Straße in der Kühbergsflur wird als Rennstrecke genutzt

Zeulenroda-Triebes.  Anwohner des Wohngebietes in Triebes befürchten, dass keine neuen Geschwindigkeitsbegrenzungen geschaffen werden, nachdem die Bäume eingegangen sind und entfernt werden mussten

Notdürftig, mit großen Steinen wurden die Pflanzlöcher in der Kühbergsflur zugemacht. Nun muss eine Ersatzbeschaffung her.

Notdürftig, mit großen Steinen wurden die Pflanzlöcher in der Kühbergsflur zugemacht. Nun muss eine Ersatzbeschaffung her.

Foto: Heidi Henze

Drei Bäume mussten im Wohngebiet Kühbergsflur in Triebes weichen, weil sie zum einen eingegangen sind und zum anderen wurde ein Baum umgefahren.

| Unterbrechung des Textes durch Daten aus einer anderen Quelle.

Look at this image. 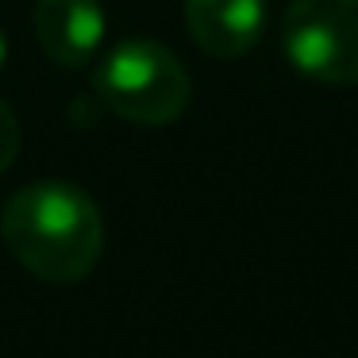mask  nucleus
Segmentation results:
<instances>
[{
  "instance_id": "5",
  "label": "nucleus",
  "mask_w": 358,
  "mask_h": 358,
  "mask_svg": "<svg viewBox=\"0 0 358 358\" xmlns=\"http://www.w3.org/2000/svg\"><path fill=\"white\" fill-rule=\"evenodd\" d=\"M185 27L212 58H239L266 31V0H185Z\"/></svg>"
},
{
  "instance_id": "3",
  "label": "nucleus",
  "mask_w": 358,
  "mask_h": 358,
  "mask_svg": "<svg viewBox=\"0 0 358 358\" xmlns=\"http://www.w3.org/2000/svg\"><path fill=\"white\" fill-rule=\"evenodd\" d=\"M281 50L304 78L358 85V0H293L281 16Z\"/></svg>"
},
{
  "instance_id": "7",
  "label": "nucleus",
  "mask_w": 358,
  "mask_h": 358,
  "mask_svg": "<svg viewBox=\"0 0 358 358\" xmlns=\"http://www.w3.org/2000/svg\"><path fill=\"white\" fill-rule=\"evenodd\" d=\"M4 62H8V35L0 27V70H4Z\"/></svg>"
},
{
  "instance_id": "2",
  "label": "nucleus",
  "mask_w": 358,
  "mask_h": 358,
  "mask_svg": "<svg viewBox=\"0 0 358 358\" xmlns=\"http://www.w3.org/2000/svg\"><path fill=\"white\" fill-rule=\"evenodd\" d=\"M96 101L112 116L135 127L173 124L189 108V73L170 47L155 39H124L96 62L93 70Z\"/></svg>"
},
{
  "instance_id": "6",
  "label": "nucleus",
  "mask_w": 358,
  "mask_h": 358,
  "mask_svg": "<svg viewBox=\"0 0 358 358\" xmlns=\"http://www.w3.org/2000/svg\"><path fill=\"white\" fill-rule=\"evenodd\" d=\"M20 155V120L8 104L0 101V173L8 170Z\"/></svg>"
},
{
  "instance_id": "1",
  "label": "nucleus",
  "mask_w": 358,
  "mask_h": 358,
  "mask_svg": "<svg viewBox=\"0 0 358 358\" xmlns=\"http://www.w3.org/2000/svg\"><path fill=\"white\" fill-rule=\"evenodd\" d=\"M0 235L27 273L70 285L93 273L104 250L101 208L70 181H35L8 196Z\"/></svg>"
},
{
  "instance_id": "4",
  "label": "nucleus",
  "mask_w": 358,
  "mask_h": 358,
  "mask_svg": "<svg viewBox=\"0 0 358 358\" xmlns=\"http://www.w3.org/2000/svg\"><path fill=\"white\" fill-rule=\"evenodd\" d=\"M31 31L39 50L62 70L89 66L104 47V20L101 0H35Z\"/></svg>"
}]
</instances>
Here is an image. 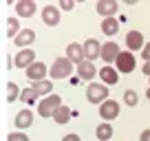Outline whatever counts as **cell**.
Listing matches in <instances>:
<instances>
[{
	"label": "cell",
	"instance_id": "4",
	"mask_svg": "<svg viewBox=\"0 0 150 141\" xmlns=\"http://www.w3.org/2000/svg\"><path fill=\"white\" fill-rule=\"evenodd\" d=\"M117 115H119V104L115 102V99L102 102V106H99V117H102L104 121H112V119H117Z\"/></svg>",
	"mask_w": 150,
	"mask_h": 141
},
{
	"label": "cell",
	"instance_id": "30",
	"mask_svg": "<svg viewBox=\"0 0 150 141\" xmlns=\"http://www.w3.org/2000/svg\"><path fill=\"white\" fill-rule=\"evenodd\" d=\"M139 141H150V130H144V132H141Z\"/></svg>",
	"mask_w": 150,
	"mask_h": 141
},
{
	"label": "cell",
	"instance_id": "13",
	"mask_svg": "<svg viewBox=\"0 0 150 141\" xmlns=\"http://www.w3.org/2000/svg\"><path fill=\"white\" fill-rule=\"evenodd\" d=\"M126 47L130 49V51H139V49H144V47H146L144 35H141L139 31H128V35H126Z\"/></svg>",
	"mask_w": 150,
	"mask_h": 141
},
{
	"label": "cell",
	"instance_id": "19",
	"mask_svg": "<svg viewBox=\"0 0 150 141\" xmlns=\"http://www.w3.org/2000/svg\"><path fill=\"white\" fill-rule=\"evenodd\" d=\"M33 123V115H31V110H20L18 115H16V126L18 128H29Z\"/></svg>",
	"mask_w": 150,
	"mask_h": 141
},
{
	"label": "cell",
	"instance_id": "17",
	"mask_svg": "<svg viewBox=\"0 0 150 141\" xmlns=\"http://www.w3.org/2000/svg\"><path fill=\"white\" fill-rule=\"evenodd\" d=\"M97 75L102 77V84H117V80H119V70H117V68H112V66H104V68L99 70Z\"/></svg>",
	"mask_w": 150,
	"mask_h": 141
},
{
	"label": "cell",
	"instance_id": "22",
	"mask_svg": "<svg viewBox=\"0 0 150 141\" xmlns=\"http://www.w3.org/2000/svg\"><path fill=\"white\" fill-rule=\"evenodd\" d=\"M18 33H20V22H18V18H9V20H7V35L16 40V35H18Z\"/></svg>",
	"mask_w": 150,
	"mask_h": 141
},
{
	"label": "cell",
	"instance_id": "33",
	"mask_svg": "<svg viewBox=\"0 0 150 141\" xmlns=\"http://www.w3.org/2000/svg\"><path fill=\"white\" fill-rule=\"evenodd\" d=\"M146 97H148V99H150V88H148V90H146Z\"/></svg>",
	"mask_w": 150,
	"mask_h": 141
},
{
	"label": "cell",
	"instance_id": "27",
	"mask_svg": "<svg viewBox=\"0 0 150 141\" xmlns=\"http://www.w3.org/2000/svg\"><path fill=\"white\" fill-rule=\"evenodd\" d=\"M7 141H29V137L24 135V132H11V135L7 137Z\"/></svg>",
	"mask_w": 150,
	"mask_h": 141
},
{
	"label": "cell",
	"instance_id": "31",
	"mask_svg": "<svg viewBox=\"0 0 150 141\" xmlns=\"http://www.w3.org/2000/svg\"><path fill=\"white\" fill-rule=\"evenodd\" d=\"M62 141H80V137H77V135H66Z\"/></svg>",
	"mask_w": 150,
	"mask_h": 141
},
{
	"label": "cell",
	"instance_id": "6",
	"mask_svg": "<svg viewBox=\"0 0 150 141\" xmlns=\"http://www.w3.org/2000/svg\"><path fill=\"white\" fill-rule=\"evenodd\" d=\"M47 64H44V62H33L31 66H29L27 68V80H31L33 84H35V82H42L44 77H47Z\"/></svg>",
	"mask_w": 150,
	"mask_h": 141
},
{
	"label": "cell",
	"instance_id": "20",
	"mask_svg": "<svg viewBox=\"0 0 150 141\" xmlns=\"http://www.w3.org/2000/svg\"><path fill=\"white\" fill-rule=\"evenodd\" d=\"M71 108L69 106H60V108L55 110V115H53V119H55V123H60V126H64V123H69V119H71Z\"/></svg>",
	"mask_w": 150,
	"mask_h": 141
},
{
	"label": "cell",
	"instance_id": "8",
	"mask_svg": "<svg viewBox=\"0 0 150 141\" xmlns=\"http://www.w3.org/2000/svg\"><path fill=\"white\" fill-rule=\"evenodd\" d=\"M84 55H86V60H88V62L102 57V44H99L97 40H93V38L86 40V44H84Z\"/></svg>",
	"mask_w": 150,
	"mask_h": 141
},
{
	"label": "cell",
	"instance_id": "21",
	"mask_svg": "<svg viewBox=\"0 0 150 141\" xmlns=\"http://www.w3.org/2000/svg\"><path fill=\"white\" fill-rule=\"evenodd\" d=\"M95 137H97L99 141H108L112 137V126L110 123H99V126L95 128Z\"/></svg>",
	"mask_w": 150,
	"mask_h": 141
},
{
	"label": "cell",
	"instance_id": "18",
	"mask_svg": "<svg viewBox=\"0 0 150 141\" xmlns=\"http://www.w3.org/2000/svg\"><path fill=\"white\" fill-rule=\"evenodd\" d=\"M102 31H104V35H117L119 20L117 18H104L102 20Z\"/></svg>",
	"mask_w": 150,
	"mask_h": 141
},
{
	"label": "cell",
	"instance_id": "14",
	"mask_svg": "<svg viewBox=\"0 0 150 141\" xmlns=\"http://www.w3.org/2000/svg\"><path fill=\"white\" fill-rule=\"evenodd\" d=\"M33 57H35V53L31 49H22L20 53H16V66L18 68H29L33 64Z\"/></svg>",
	"mask_w": 150,
	"mask_h": 141
},
{
	"label": "cell",
	"instance_id": "28",
	"mask_svg": "<svg viewBox=\"0 0 150 141\" xmlns=\"http://www.w3.org/2000/svg\"><path fill=\"white\" fill-rule=\"evenodd\" d=\"M60 7H62L64 11H71V9L75 7V2H73V0H62V2H60Z\"/></svg>",
	"mask_w": 150,
	"mask_h": 141
},
{
	"label": "cell",
	"instance_id": "3",
	"mask_svg": "<svg viewBox=\"0 0 150 141\" xmlns=\"http://www.w3.org/2000/svg\"><path fill=\"white\" fill-rule=\"evenodd\" d=\"M86 99H88L91 104H102L108 99V88L106 84H97V82H93V84H88V88H86Z\"/></svg>",
	"mask_w": 150,
	"mask_h": 141
},
{
	"label": "cell",
	"instance_id": "16",
	"mask_svg": "<svg viewBox=\"0 0 150 141\" xmlns=\"http://www.w3.org/2000/svg\"><path fill=\"white\" fill-rule=\"evenodd\" d=\"M33 40H35V31H33V29H22V31L18 33V35H16V47H29V44H33Z\"/></svg>",
	"mask_w": 150,
	"mask_h": 141
},
{
	"label": "cell",
	"instance_id": "11",
	"mask_svg": "<svg viewBox=\"0 0 150 141\" xmlns=\"http://www.w3.org/2000/svg\"><path fill=\"white\" fill-rule=\"evenodd\" d=\"M42 20H44L47 27H57V22H60V11H57V7L47 5L42 9Z\"/></svg>",
	"mask_w": 150,
	"mask_h": 141
},
{
	"label": "cell",
	"instance_id": "2",
	"mask_svg": "<svg viewBox=\"0 0 150 141\" xmlns=\"http://www.w3.org/2000/svg\"><path fill=\"white\" fill-rule=\"evenodd\" d=\"M71 73H73V62H71L69 57H57V60L53 62V66H51V77L53 80H64Z\"/></svg>",
	"mask_w": 150,
	"mask_h": 141
},
{
	"label": "cell",
	"instance_id": "23",
	"mask_svg": "<svg viewBox=\"0 0 150 141\" xmlns=\"http://www.w3.org/2000/svg\"><path fill=\"white\" fill-rule=\"evenodd\" d=\"M33 88H35L38 95H51L53 84H51V82H47V80H42V82H35V84H33Z\"/></svg>",
	"mask_w": 150,
	"mask_h": 141
},
{
	"label": "cell",
	"instance_id": "12",
	"mask_svg": "<svg viewBox=\"0 0 150 141\" xmlns=\"http://www.w3.org/2000/svg\"><path fill=\"white\" fill-rule=\"evenodd\" d=\"M97 73H99V70L95 68L93 62H88V60H84V62L77 64V75H80V80H93Z\"/></svg>",
	"mask_w": 150,
	"mask_h": 141
},
{
	"label": "cell",
	"instance_id": "10",
	"mask_svg": "<svg viewBox=\"0 0 150 141\" xmlns=\"http://www.w3.org/2000/svg\"><path fill=\"white\" fill-rule=\"evenodd\" d=\"M16 13L20 18H31L35 13V2L33 0H18L16 2Z\"/></svg>",
	"mask_w": 150,
	"mask_h": 141
},
{
	"label": "cell",
	"instance_id": "24",
	"mask_svg": "<svg viewBox=\"0 0 150 141\" xmlns=\"http://www.w3.org/2000/svg\"><path fill=\"white\" fill-rule=\"evenodd\" d=\"M18 88H20V86L16 84V82H9V84H7V102H16V99L22 95Z\"/></svg>",
	"mask_w": 150,
	"mask_h": 141
},
{
	"label": "cell",
	"instance_id": "7",
	"mask_svg": "<svg viewBox=\"0 0 150 141\" xmlns=\"http://www.w3.org/2000/svg\"><path fill=\"white\" fill-rule=\"evenodd\" d=\"M66 57H69L71 62H75V64L84 62V60H86V55H84V44L71 42L69 47H66Z\"/></svg>",
	"mask_w": 150,
	"mask_h": 141
},
{
	"label": "cell",
	"instance_id": "9",
	"mask_svg": "<svg viewBox=\"0 0 150 141\" xmlns=\"http://www.w3.org/2000/svg\"><path fill=\"white\" fill-rule=\"evenodd\" d=\"M95 9H97V13L104 16V18H112V13L119 9V5L115 0H99L97 5H95Z\"/></svg>",
	"mask_w": 150,
	"mask_h": 141
},
{
	"label": "cell",
	"instance_id": "15",
	"mask_svg": "<svg viewBox=\"0 0 150 141\" xmlns=\"http://www.w3.org/2000/svg\"><path fill=\"white\" fill-rule=\"evenodd\" d=\"M119 53H122V51H119L117 42H106V44L102 47V57H104V62H108V64L117 60Z\"/></svg>",
	"mask_w": 150,
	"mask_h": 141
},
{
	"label": "cell",
	"instance_id": "29",
	"mask_svg": "<svg viewBox=\"0 0 150 141\" xmlns=\"http://www.w3.org/2000/svg\"><path fill=\"white\" fill-rule=\"evenodd\" d=\"M141 57H144V60H146V62H148V60H150V42H148V44H146V47H144V49H141Z\"/></svg>",
	"mask_w": 150,
	"mask_h": 141
},
{
	"label": "cell",
	"instance_id": "25",
	"mask_svg": "<svg viewBox=\"0 0 150 141\" xmlns=\"http://www.w3.org/2000/svg\"><path fill=\"white\" fill-rule=\"evenodd\" d=\"M20 99H22L24 104H33V102L38 99L35 88H33V86H31V88H24V90H22V95H20Z\"/></svg>",
	"mask_w": 150,
	"mask_h": 141
},
{
	"label": "cell",
	"instance_id": "26",
	"mask_svg": "<svg viewBox=\"0 0 150 141\" xmlns=\"http://www.w3.org/2000/svg\"><path fill=\"white\" fill-rule=\"evenodd\" d=\"M124 104H126V106H137V104H139V95L128 88L126 93H124Z\"/></svg>",
	"mask_w": 150,
	"mask_h": 141
},
{
	"label": "cell",
	"instance_id": "5",
	"mask_svg": "<svg viewBox=\"0 0 150 141\" xmlns=\"http://www.w3.org/2000/svg\"><path fill=\"white\" fill-rule=\"evenodd\" d=\"M115 68L122 70V73H132V70H135V55L122 51L117 55V60H115Z\"/></svg>",
	"mask_w": 150,
	"mask_h": 141
},
{
	"label": "cell",
	"instance_id": "1",
	"mask_svg": "<svg viewBox=\"0 0 150 141\" xmlns=\"http://www.w3.org/2000/svg\"><path fill=\"white\" fill-rule=\"evenodd\" d=\"M62 106V99H60V95H55V93H51V95H47V97L40 102V106H38V115L40 117H53L55 115V110Z\"/></svg>",
	"mask_w": 150,
	"mask_h": 141
},
{
	"label": "cell",
	"instance_id": "32",
	"mask_svg": "<svg viewBox=\"0 0 150 141\" xmlns=\"http://www.w3.org/2000/svg\"><path fill=\"white\" fill-rule=\"evenodd\" d=\"M141 70H144L146 75L150 77V60H148V62H144V68H141Z\"/></svg>",
	"mask_w": 150,
	"mask_h": 141
}]
</instances>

Die Bäume dienten als Geschwindigkeitsbegrenzungen und engten die Durchgangsstraße in der Kühbergsflur ein.

Lange gerade Straße wird zum Rasen zweckentfremdet

Die Kühbergsflur ist ein Wohngebiet in der Stadt Triebes, dem Ortsteil von Zeulenroda-Triebes, dass in den letzten Jahrzehnten entstanden ist mit zahlreichen neuen Wohngebäuden. Die Straße ist zudem eine Spielstraße, was bedeutet, dass hier nicht schneller als zehn Kilometer pro Stunde gefahren werden darf. Die Schilder dafür stehen an den Ein- und Ausfahrten.

Seit nun die Bäume durch die Stadtverwaltung Zeulenroda-Triebes entfernt wurden, weil sie eingegangen waren, wird wieder auf der langen Geraden von einigen Autofahrern richtig Gas gegeben, machen sich einige Anwohner der Kühbergsflur Luft. Zudem war es auch Thema zur letzten Ortsteilratssitzung in Triebes. Die Bäume aber konnten nicht gedeihen, da der Lebensraum, den sie zur Verfügung hatten zwischen der Betondecke sie zu sehr einengte. So hatten sie keine Chance zum Überleben. Erschwerend kam die Trockenheit der vergangenen Jahre hinzu sowie das Salz auf der Straße im Winter.

Pflanzkübel in der Kühbergsflur als Ersatz aufstellen

Nachdem nun die Überbleibsel der Bäume von der Stadtverwaltung Zeulenroda-Triebes entfernt wurden, wird darüber nachgedacht, welche Alternative man hätte. Seitens der Anwohner und der Stadtverwaltung Zeulenroda-Triebes wurden Vorschläge unterbreitet, hier Pflanzkübel aufzustellen oder Flächen zu schaffen, wo Fahrzeuge abgestellt werden könnten, so Ortsteilratsbürgermeister Axel Wagner (CDU). Letzteres aber würde er nicht für sinnvoll erachten. Fakt aber ist, die Stellen, die zurzeit mit groben Steinen behelfsmäßig geschlossen wurden, sei keine Lösung für die Ewigkeit. „Die Steine verteilen sich auf der gesamten Straße und bilden eine Unfallgefahr für die Fahrzeuge aller Art, so Wagner.